* Records for this exercise *
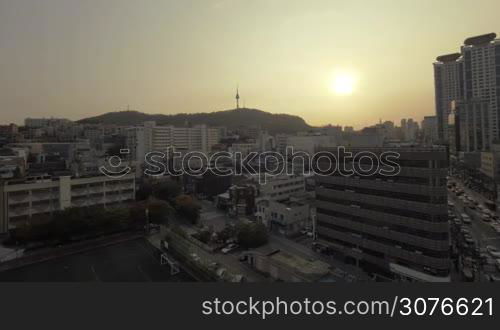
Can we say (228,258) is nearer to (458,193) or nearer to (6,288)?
(6,288)

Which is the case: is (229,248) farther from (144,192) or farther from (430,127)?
(430,127)

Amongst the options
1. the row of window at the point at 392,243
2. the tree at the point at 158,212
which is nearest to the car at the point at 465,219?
the row of window at the point at 392,243

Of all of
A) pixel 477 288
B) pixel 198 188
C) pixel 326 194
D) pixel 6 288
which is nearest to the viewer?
pixel 477 288

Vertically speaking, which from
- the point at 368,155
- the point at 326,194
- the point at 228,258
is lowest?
the point at 228,258

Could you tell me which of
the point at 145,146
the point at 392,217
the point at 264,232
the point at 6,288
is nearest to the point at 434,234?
the point at 392,217

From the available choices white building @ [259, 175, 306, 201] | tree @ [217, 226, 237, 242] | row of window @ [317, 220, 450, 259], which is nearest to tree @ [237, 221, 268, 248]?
A: tree @ [217, 226, 237, 242]

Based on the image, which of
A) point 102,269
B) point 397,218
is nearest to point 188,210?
point 102,269

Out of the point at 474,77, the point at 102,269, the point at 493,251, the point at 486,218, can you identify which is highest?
the point at 474,77
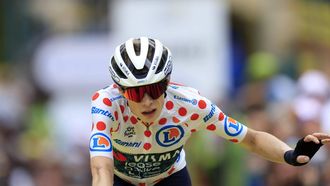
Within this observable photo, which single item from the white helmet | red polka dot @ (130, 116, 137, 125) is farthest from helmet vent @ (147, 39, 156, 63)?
red polka dot @ (130, 116, 137, 125)

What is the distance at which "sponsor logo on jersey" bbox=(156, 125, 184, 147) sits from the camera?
1216 centimetres

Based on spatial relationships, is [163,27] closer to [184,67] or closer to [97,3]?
[184,67]

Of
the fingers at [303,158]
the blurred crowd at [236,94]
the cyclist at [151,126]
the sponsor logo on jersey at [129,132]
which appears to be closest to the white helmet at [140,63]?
the cyclist at [151,126]

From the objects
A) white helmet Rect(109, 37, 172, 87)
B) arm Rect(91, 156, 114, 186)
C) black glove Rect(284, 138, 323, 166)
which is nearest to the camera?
arm Rect(91, 156, 114, 186)

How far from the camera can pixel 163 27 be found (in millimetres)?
22531

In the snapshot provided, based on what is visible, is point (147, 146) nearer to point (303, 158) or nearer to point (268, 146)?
point (268, 146)

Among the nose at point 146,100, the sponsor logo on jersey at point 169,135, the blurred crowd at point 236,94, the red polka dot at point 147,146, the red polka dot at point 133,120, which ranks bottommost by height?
the blurred crowd at point 236,94

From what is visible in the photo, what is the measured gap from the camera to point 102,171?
11164mm

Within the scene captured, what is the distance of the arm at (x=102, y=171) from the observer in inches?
435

* Exercise prompt *
Repeat the records above exactly, leaving out the pictures.

* Task output *
Can we say (228,258) is nearer to (458,193) or nearer to (6,288)?
(6,288)

Which is the case: is (229,248) farther from (144,192) or farther from (430,127)?
(430,127)

Amongst the options
1. the row of window at the point at 392,243
2. the tree at the point at 158,212
which is nearest to the car at the point at 465,219?
the row of window at the point at 392,243

Of all of
A) pixel 477 288
B) pixel 198 188
C) pixel 326 194
D) pixel 6 288
which is nearest to the viewer?
pixel 477 288

Vertically speaking, which from
- the point at 368,155
- the point at 326,194
- the point at 228,258
is lowest?
the point at 228,258

Could you tell me which of
the point at 145,146
the point at 392,217
the point at 264,232
the point at 6,288
is nearest to the point at 434,234?
the point at 392,217

From the available choices white building @ [259, 175, 306, 201] | tree @ [217, 226, 237, 242] | row of window @ [317, 220, 450, 259], which is nearest to tree @ [237, 221, 268, 248]?
A: tree @ [217, 226, 237, 242]

Based on the image, which of
A) point 102,269
B) point 397,218
is nearest to point 188,210?
point 102,269

Out of the point at 474,77, the point at 102,269, the point at 493,251, the point at 486,218, can you identify which is highest?
the point at 474,77
Within this observable photo, which single item from the white helmet | red polka dot @ (130, 116, 137, 125) is farthest from helmet vent @ (147, 39, 156, 63)?
red polka dot @ (130, 116, 137, 125)

What is the distance at which "sponsor logo on jersey" bbox=(156, 125, 184, 147) sits from the camera?
1216 centimetres

Based on spatial relationships, is [163,27] closer to [184,67] or closer to [97,3]?
[184,67]

Of
the fingers at [303,158]
the blurred crowd at [236,94]
the cyclist at [151,126]
the sponsor logo on jersey at [129,132]
which appears to be closest to the white helmet at [140,63]?
the cyclist at [151,126]

From the objects
A) white helmet Rect(109, 37, 172, 87)
B) arm Rect(91, 156, 114, 186)
C) black glove Rect(284, 138, 323, 166)
which is nearest to the camera?
arm Rect(91, 156, 114, 186)

How far from the camera can pixel 163 27 be found (in millimetres)?
22531

In the snapshot provided, based on what is visible, is point (147, 146) nearer to point (303, 158) or nearer to point (268, 146)?
point (268, 146)

Among the nose at point 146,100, the sponsor logo on jersey at point 169,135, the blurred crowd at point 236,94, the red polka dot at point 147,146, the red polka dot at point 133,120, which ranks bottommost by height?
the blurred crowd at point 236,94

From what is visible in the photo, what is the measured gap from the camera to point 102,171?
11164mm

Within the scene captured, what is the distance of the arm at (x=102, y=171) from the observer in inches?
435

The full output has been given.